● **To be done**
Rename "mooring post" to "bollard" in the rows, starting at the line that has "How far is the mooring" and stopping after the last of the rows. Repeat only those lines, and leave everything else in them unchanged.

** begin Supplied material **

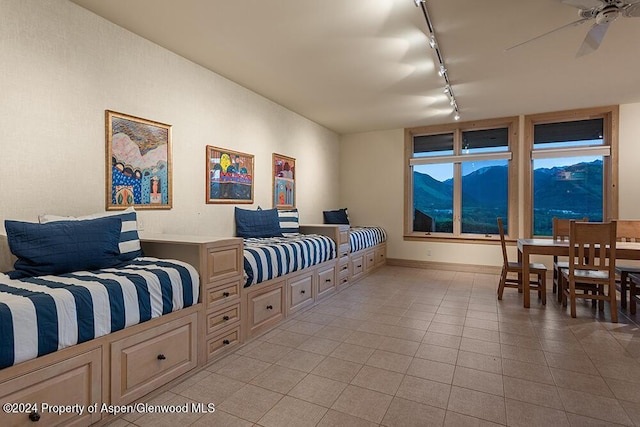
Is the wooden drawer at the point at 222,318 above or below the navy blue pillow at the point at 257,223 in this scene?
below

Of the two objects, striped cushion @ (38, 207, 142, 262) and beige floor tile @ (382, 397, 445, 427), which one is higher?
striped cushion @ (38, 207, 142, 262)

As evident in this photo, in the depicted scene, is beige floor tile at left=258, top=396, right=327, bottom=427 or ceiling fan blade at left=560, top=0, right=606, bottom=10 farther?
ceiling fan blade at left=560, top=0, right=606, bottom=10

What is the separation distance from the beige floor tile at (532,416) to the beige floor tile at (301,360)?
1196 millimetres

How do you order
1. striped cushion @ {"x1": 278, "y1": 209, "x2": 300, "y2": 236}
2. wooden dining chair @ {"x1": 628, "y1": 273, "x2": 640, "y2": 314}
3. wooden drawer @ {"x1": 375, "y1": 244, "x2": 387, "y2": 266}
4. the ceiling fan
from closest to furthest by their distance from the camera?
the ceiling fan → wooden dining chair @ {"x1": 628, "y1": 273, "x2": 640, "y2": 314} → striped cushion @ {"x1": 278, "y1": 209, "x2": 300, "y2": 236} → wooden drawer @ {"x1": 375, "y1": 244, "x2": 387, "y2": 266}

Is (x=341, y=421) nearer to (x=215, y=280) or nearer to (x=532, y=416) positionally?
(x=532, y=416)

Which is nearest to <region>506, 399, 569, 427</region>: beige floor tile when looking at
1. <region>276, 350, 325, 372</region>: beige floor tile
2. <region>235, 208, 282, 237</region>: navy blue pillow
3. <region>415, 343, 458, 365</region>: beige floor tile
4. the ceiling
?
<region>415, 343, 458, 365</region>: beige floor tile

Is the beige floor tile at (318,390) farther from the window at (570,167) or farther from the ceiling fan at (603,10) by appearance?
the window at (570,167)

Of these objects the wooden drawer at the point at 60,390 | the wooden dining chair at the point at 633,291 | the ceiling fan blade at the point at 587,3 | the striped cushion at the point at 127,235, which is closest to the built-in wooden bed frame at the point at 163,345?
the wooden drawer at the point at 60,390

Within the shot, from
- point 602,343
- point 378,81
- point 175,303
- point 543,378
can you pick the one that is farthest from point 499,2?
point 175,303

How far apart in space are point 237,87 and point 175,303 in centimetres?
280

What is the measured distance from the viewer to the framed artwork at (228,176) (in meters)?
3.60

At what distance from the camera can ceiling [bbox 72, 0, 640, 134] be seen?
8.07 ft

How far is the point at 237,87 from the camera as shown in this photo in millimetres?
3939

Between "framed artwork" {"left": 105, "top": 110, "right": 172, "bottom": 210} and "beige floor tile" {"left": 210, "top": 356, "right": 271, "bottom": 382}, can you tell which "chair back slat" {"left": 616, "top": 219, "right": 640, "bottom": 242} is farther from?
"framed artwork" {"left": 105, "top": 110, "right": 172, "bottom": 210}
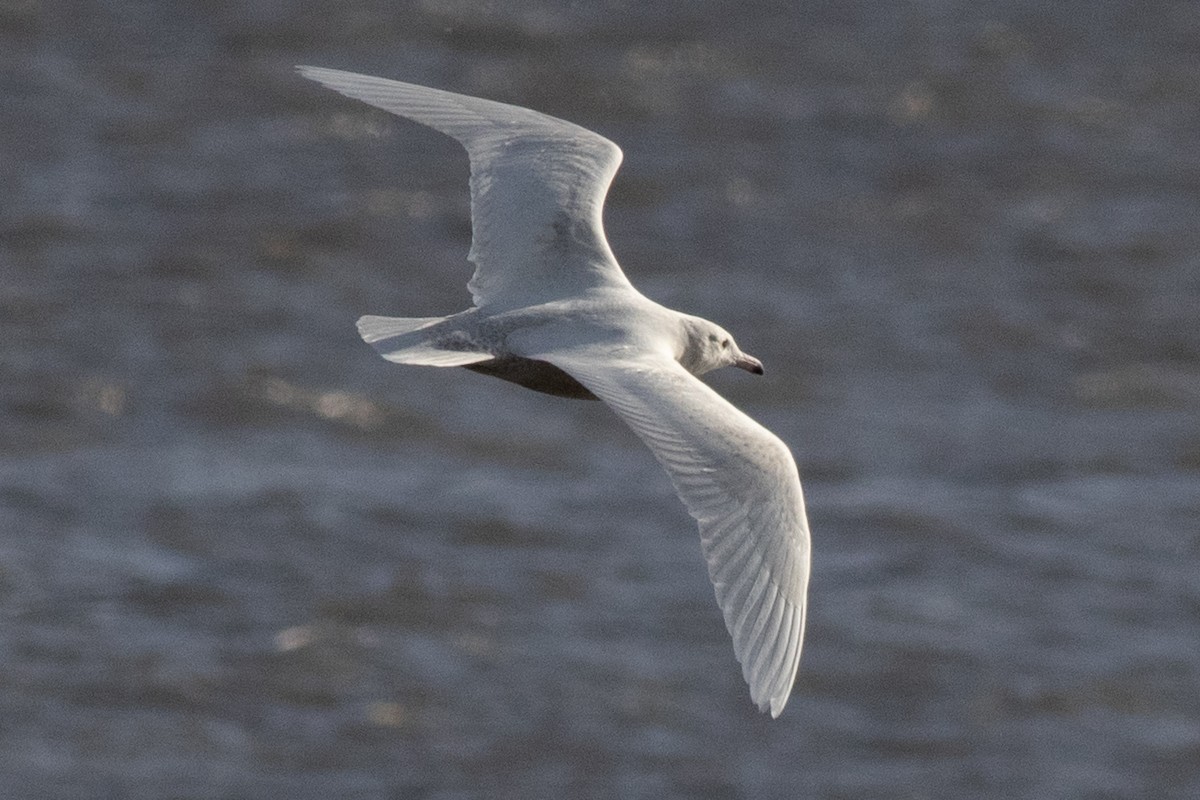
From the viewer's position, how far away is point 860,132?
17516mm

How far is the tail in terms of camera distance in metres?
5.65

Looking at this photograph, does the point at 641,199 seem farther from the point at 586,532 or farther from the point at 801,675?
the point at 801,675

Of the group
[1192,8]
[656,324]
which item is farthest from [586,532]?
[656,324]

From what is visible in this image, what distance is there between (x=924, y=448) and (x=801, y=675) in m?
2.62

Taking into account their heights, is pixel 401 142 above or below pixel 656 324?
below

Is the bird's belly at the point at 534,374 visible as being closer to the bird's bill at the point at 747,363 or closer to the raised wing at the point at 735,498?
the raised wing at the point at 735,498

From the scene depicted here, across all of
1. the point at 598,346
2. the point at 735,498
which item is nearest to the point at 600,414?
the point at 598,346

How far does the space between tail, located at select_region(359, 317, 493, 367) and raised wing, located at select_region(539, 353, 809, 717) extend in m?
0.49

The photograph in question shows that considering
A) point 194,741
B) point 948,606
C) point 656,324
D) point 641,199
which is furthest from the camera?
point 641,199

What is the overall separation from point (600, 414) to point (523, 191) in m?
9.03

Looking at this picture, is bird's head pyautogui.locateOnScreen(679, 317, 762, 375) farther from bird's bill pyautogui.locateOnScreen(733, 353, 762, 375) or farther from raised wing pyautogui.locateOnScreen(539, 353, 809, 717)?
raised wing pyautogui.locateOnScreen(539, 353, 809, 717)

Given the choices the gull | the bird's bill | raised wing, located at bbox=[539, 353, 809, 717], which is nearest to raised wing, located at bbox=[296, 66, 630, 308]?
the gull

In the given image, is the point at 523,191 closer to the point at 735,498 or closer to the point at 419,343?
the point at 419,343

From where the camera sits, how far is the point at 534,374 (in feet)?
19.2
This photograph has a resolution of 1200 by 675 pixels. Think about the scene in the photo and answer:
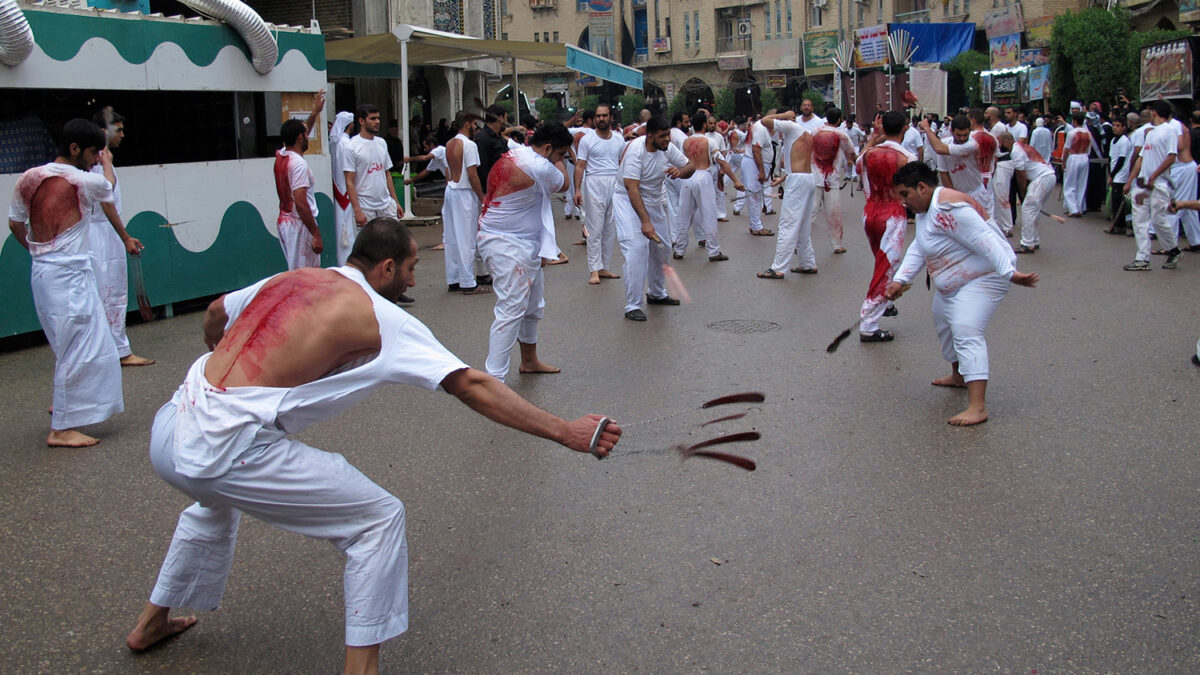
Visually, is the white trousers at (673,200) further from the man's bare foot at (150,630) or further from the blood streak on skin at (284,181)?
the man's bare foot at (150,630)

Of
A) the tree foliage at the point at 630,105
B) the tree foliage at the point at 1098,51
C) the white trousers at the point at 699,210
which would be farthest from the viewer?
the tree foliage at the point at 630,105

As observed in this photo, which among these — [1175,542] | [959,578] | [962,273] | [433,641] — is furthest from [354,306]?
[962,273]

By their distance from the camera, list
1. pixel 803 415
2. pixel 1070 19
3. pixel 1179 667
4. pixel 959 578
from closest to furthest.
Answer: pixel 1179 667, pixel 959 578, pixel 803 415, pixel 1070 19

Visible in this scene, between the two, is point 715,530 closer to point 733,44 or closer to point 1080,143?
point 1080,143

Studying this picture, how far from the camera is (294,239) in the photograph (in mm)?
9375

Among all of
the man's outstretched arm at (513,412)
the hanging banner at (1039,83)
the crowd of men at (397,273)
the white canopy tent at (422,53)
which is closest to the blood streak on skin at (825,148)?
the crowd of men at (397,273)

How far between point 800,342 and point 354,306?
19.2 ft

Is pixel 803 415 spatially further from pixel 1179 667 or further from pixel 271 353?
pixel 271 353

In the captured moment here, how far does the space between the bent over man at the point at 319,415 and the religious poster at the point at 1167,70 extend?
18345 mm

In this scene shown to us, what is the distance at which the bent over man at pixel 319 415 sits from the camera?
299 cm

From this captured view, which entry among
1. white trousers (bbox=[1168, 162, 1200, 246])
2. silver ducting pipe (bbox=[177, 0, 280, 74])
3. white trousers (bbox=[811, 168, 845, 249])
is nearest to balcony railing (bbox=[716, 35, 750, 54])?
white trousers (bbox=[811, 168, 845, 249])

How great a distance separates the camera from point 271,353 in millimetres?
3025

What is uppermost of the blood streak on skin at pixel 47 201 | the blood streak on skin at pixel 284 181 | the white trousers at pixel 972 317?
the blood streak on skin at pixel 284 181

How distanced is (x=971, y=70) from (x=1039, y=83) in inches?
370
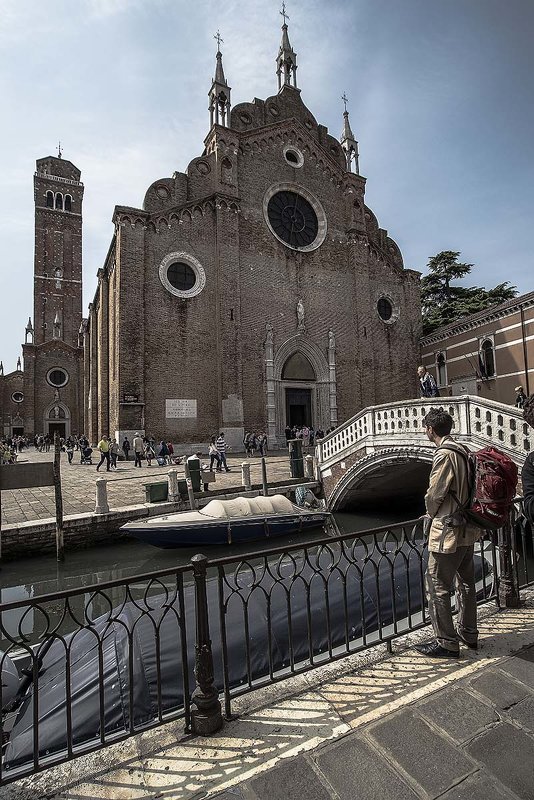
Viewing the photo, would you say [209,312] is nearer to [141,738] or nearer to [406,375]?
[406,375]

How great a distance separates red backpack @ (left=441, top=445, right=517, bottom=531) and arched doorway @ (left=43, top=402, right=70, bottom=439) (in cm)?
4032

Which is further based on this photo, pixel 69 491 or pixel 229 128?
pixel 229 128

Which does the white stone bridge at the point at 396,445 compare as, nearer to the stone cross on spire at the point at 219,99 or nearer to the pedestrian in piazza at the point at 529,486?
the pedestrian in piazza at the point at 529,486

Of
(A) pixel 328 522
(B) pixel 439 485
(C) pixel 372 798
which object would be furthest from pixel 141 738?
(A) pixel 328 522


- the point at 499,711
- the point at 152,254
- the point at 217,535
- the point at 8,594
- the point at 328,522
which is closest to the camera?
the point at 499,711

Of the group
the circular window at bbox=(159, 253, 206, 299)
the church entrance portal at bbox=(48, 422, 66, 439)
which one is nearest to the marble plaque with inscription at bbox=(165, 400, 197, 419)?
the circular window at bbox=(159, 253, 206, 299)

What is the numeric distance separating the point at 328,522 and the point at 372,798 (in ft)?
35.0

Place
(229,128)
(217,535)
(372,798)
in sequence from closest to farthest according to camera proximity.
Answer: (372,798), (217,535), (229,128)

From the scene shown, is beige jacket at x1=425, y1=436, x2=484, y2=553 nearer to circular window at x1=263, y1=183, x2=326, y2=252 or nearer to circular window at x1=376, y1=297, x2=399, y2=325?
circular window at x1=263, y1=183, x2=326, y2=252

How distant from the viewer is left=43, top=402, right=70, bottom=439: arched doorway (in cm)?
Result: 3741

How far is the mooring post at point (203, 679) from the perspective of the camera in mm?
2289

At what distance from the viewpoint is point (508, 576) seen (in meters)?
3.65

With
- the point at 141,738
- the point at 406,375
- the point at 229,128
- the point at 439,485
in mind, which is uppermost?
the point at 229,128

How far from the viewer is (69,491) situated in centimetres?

** end Supplied material **

● **Full output**
How far is the bollard at point (203, 679) from the perspective of the camera in mm?
2289

At what distance from the viewpoint is point (508, 576) seen (in meters)?
3.65

With
- the point at 141,738
- the point at 406,375
- the point at 229,128
- the point at 439,485
in mind, which is uppermost?
the point at 229,128

How far from the viewer is (69,491) situated in centimetres?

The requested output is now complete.